Wind machines are coming into their own now, too. There's a 200kilowatt vertical-axis machine in the Magdalen Islands in the Gulf of St. Lawrence, for instance. It's on the Hydro-Quebec grid. And it's proving to be reasonably economic. I think we'll be seeing a great many more such machines in the near future!

We also already have the technology for converting farm and forestry wastes to fuel alcohols ... these processes have been used for a long time in countries like Finland. Here, I'm afraid I don't have much sympathy for proposals to create big monocultural plantations of special crops that would be harvested and made into methanol. That's just unnecessary.

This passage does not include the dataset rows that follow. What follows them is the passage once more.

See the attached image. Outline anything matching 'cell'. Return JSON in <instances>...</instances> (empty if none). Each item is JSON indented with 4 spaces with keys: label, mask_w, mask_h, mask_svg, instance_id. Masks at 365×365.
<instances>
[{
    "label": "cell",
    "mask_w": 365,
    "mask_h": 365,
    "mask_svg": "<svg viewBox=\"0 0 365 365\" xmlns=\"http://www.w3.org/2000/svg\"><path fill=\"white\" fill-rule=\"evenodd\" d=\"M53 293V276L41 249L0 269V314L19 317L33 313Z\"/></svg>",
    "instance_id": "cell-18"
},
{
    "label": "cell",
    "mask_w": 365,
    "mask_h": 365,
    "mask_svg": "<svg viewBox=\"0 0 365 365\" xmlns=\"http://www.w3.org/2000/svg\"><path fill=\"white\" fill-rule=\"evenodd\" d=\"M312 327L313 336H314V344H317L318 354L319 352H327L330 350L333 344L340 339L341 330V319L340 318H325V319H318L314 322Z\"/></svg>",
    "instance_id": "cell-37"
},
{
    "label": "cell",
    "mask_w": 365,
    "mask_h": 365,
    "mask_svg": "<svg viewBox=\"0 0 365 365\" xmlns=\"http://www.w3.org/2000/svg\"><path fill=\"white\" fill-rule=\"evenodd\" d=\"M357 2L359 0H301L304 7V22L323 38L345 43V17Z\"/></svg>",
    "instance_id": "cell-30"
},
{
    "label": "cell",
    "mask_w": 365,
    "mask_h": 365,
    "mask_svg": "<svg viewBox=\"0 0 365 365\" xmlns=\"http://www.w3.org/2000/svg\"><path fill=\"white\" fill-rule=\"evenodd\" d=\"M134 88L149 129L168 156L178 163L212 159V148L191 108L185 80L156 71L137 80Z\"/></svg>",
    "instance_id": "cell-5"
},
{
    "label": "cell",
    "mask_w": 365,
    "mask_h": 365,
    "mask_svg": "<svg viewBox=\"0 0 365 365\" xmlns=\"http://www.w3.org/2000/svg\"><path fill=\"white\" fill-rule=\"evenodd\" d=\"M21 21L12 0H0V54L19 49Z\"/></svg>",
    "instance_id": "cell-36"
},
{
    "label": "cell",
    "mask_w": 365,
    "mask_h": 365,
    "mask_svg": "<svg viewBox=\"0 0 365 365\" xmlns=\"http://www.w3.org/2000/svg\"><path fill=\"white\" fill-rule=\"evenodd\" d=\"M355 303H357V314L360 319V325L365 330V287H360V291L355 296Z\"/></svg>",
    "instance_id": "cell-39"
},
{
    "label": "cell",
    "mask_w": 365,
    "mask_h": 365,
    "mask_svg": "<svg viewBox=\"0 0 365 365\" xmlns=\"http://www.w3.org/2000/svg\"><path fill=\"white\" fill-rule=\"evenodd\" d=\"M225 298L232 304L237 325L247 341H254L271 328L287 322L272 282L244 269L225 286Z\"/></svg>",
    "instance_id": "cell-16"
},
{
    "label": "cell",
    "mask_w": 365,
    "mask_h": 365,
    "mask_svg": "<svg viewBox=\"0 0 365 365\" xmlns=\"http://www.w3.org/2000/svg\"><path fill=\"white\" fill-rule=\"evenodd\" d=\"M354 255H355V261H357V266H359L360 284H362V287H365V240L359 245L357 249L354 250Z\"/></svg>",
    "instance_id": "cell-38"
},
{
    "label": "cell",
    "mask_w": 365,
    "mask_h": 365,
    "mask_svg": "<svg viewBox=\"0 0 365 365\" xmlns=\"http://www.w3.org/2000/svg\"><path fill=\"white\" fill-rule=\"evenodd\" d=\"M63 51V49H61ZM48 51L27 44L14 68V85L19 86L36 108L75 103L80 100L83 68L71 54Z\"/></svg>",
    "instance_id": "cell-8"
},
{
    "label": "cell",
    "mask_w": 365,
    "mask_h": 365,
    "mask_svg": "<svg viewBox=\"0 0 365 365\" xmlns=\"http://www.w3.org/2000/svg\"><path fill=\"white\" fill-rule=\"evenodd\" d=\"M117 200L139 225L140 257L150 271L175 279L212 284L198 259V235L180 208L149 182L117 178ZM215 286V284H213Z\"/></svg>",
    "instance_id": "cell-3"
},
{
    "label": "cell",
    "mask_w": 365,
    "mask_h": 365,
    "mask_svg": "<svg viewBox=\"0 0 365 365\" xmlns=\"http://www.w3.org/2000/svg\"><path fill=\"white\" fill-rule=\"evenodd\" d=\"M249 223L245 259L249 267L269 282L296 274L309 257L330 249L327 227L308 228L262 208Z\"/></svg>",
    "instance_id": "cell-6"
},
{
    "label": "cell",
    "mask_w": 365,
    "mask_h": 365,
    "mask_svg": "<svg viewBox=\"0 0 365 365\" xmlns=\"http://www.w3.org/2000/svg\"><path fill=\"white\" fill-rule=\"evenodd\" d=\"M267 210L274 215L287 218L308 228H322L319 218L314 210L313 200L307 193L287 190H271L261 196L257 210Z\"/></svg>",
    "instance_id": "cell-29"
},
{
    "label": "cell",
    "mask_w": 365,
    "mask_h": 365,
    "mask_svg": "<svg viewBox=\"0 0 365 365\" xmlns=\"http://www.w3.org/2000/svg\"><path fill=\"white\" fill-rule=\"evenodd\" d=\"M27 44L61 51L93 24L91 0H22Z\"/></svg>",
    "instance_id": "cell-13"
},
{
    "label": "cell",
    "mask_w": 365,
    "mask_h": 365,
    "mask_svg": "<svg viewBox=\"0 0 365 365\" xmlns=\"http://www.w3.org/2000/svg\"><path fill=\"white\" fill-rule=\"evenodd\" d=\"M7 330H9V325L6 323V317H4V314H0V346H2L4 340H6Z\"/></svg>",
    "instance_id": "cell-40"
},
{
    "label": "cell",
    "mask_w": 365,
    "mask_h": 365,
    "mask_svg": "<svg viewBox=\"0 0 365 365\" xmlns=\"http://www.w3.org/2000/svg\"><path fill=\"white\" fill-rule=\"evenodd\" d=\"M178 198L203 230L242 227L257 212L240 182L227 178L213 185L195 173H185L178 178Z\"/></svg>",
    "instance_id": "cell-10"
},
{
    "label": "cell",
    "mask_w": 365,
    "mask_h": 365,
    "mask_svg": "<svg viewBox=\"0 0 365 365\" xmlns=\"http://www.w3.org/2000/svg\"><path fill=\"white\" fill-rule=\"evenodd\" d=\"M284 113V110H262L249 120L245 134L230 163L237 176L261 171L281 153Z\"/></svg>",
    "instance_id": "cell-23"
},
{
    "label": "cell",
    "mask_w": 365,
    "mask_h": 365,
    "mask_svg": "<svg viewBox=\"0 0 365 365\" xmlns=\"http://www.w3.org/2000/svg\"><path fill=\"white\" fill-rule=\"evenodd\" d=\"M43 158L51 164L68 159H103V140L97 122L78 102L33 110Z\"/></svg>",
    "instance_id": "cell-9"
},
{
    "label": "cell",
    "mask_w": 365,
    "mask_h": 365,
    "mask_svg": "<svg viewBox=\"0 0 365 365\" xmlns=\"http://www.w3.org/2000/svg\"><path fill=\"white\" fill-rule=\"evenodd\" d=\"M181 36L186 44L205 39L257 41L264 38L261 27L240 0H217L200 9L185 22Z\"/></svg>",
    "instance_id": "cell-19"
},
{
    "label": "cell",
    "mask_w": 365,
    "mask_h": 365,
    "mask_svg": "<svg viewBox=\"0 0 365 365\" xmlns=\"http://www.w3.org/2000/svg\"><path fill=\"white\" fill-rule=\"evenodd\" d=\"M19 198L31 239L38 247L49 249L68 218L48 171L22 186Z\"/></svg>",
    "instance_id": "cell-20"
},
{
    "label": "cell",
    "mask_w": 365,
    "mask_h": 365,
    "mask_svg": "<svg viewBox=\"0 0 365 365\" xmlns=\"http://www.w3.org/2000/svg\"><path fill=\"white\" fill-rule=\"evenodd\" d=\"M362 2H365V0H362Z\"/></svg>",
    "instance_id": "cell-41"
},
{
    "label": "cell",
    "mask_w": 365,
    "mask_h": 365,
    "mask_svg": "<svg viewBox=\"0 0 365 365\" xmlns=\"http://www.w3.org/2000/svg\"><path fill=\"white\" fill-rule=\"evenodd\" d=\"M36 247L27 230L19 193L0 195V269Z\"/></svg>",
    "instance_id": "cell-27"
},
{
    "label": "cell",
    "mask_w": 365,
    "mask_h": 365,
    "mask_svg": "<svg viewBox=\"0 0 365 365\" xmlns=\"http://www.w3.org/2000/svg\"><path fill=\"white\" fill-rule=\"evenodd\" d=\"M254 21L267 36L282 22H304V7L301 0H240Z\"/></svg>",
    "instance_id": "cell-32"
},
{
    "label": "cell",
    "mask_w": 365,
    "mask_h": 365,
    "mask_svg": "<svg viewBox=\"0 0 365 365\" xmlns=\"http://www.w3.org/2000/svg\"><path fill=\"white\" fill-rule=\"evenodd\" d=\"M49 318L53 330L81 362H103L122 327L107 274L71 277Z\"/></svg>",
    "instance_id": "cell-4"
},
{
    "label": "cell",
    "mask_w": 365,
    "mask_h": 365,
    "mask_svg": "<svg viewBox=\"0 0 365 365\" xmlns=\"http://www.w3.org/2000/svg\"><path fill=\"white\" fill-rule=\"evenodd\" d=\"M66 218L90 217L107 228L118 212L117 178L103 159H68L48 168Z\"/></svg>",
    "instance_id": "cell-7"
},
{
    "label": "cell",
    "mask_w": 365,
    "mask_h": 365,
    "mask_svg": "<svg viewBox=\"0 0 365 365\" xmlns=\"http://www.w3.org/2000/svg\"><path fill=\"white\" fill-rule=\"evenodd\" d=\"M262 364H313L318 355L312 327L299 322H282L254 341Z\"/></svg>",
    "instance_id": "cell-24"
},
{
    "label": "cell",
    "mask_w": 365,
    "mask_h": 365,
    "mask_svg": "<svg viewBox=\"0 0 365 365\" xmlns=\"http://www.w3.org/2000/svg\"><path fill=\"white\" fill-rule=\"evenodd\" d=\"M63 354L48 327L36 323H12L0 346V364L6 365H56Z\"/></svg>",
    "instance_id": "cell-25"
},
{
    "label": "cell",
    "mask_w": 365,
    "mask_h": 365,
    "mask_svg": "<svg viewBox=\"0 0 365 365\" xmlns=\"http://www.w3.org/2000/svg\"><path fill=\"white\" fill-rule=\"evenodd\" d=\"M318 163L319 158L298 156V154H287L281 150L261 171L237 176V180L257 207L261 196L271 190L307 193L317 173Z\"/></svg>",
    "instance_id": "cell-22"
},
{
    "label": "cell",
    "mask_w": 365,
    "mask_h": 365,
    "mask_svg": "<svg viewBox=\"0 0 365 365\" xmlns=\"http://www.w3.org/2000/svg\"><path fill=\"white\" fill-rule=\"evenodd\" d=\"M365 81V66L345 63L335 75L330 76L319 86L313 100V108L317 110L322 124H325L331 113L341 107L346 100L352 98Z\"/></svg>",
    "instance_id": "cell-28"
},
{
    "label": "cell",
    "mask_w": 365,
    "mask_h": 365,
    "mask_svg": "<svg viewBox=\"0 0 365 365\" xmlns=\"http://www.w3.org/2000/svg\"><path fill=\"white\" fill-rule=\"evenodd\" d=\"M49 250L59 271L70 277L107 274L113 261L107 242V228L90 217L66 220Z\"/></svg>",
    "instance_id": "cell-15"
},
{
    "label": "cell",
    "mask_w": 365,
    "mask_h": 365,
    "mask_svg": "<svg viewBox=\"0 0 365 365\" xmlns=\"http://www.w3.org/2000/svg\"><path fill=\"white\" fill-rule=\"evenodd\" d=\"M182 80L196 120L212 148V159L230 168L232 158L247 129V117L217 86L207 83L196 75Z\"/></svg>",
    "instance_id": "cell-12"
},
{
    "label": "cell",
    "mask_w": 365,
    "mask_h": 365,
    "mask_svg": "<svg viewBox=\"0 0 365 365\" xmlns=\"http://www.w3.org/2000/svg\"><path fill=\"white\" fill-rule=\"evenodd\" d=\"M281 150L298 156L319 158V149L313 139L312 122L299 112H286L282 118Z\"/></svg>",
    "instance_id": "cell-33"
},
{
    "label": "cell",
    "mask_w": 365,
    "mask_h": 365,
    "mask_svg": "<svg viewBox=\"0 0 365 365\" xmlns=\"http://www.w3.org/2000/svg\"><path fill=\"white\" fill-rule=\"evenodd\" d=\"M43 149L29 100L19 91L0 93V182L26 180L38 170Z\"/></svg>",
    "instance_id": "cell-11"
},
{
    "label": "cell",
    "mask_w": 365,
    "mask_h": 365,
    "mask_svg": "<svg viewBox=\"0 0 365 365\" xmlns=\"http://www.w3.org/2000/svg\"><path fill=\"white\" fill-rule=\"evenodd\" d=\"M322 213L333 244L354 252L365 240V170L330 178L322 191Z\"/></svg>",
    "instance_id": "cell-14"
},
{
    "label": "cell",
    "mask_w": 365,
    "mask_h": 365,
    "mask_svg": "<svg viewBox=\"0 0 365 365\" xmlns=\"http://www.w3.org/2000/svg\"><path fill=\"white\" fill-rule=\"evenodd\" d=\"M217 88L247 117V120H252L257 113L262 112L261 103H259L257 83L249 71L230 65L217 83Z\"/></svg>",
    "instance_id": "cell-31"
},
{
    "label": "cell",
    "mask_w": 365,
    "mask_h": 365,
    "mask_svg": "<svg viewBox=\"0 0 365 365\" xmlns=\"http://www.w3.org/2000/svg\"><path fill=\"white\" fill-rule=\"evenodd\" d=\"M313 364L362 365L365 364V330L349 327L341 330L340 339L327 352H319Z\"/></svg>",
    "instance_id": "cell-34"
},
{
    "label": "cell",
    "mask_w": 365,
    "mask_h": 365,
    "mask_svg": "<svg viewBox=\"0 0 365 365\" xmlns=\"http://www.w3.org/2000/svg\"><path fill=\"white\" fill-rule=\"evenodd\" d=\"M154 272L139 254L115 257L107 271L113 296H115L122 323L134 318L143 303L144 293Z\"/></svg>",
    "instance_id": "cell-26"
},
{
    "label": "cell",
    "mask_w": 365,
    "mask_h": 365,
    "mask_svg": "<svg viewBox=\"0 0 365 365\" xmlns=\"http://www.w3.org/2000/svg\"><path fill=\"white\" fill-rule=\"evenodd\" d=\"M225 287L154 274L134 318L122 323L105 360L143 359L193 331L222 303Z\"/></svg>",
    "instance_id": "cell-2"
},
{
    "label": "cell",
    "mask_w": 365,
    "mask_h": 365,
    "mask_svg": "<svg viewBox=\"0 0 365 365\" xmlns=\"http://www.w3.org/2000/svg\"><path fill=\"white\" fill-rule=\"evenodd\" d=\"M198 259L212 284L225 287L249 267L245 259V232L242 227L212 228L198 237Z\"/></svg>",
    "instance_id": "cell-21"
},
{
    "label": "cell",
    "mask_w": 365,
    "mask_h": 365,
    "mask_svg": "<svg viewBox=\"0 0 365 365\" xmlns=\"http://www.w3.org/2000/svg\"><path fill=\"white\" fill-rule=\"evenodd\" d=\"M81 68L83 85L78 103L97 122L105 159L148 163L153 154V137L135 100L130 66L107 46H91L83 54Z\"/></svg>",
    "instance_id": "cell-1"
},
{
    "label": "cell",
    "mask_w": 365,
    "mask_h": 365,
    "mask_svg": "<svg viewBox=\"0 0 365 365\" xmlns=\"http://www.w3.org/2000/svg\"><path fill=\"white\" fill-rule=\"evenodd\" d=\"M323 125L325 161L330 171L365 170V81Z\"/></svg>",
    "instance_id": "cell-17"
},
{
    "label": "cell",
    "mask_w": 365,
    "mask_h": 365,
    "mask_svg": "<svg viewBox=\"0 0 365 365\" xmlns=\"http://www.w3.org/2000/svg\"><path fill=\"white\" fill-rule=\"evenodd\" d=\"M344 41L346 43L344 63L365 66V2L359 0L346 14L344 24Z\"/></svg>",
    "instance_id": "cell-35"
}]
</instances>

Because if you take all the farm and forest wastes that are already available and convert them using wellestablished processes—to fuel alcohols, you wind up with enough fuel to run the whole transportation sector of the U.S. economy at the best European efficiencies of today ... which is to say, about a factor of three better than we now do.

Now the interesting thing is, we've just covered nearly all the needs of the U.S. energy system. Because all there is is low-temperature heat for buildings, medium- and high-temperature process heat for factories, liquid fuels for vehicles, and electricity. And practically all the electricity we need can come from the existing network of hydro stations ... we don't even need to convert fuels to electricity.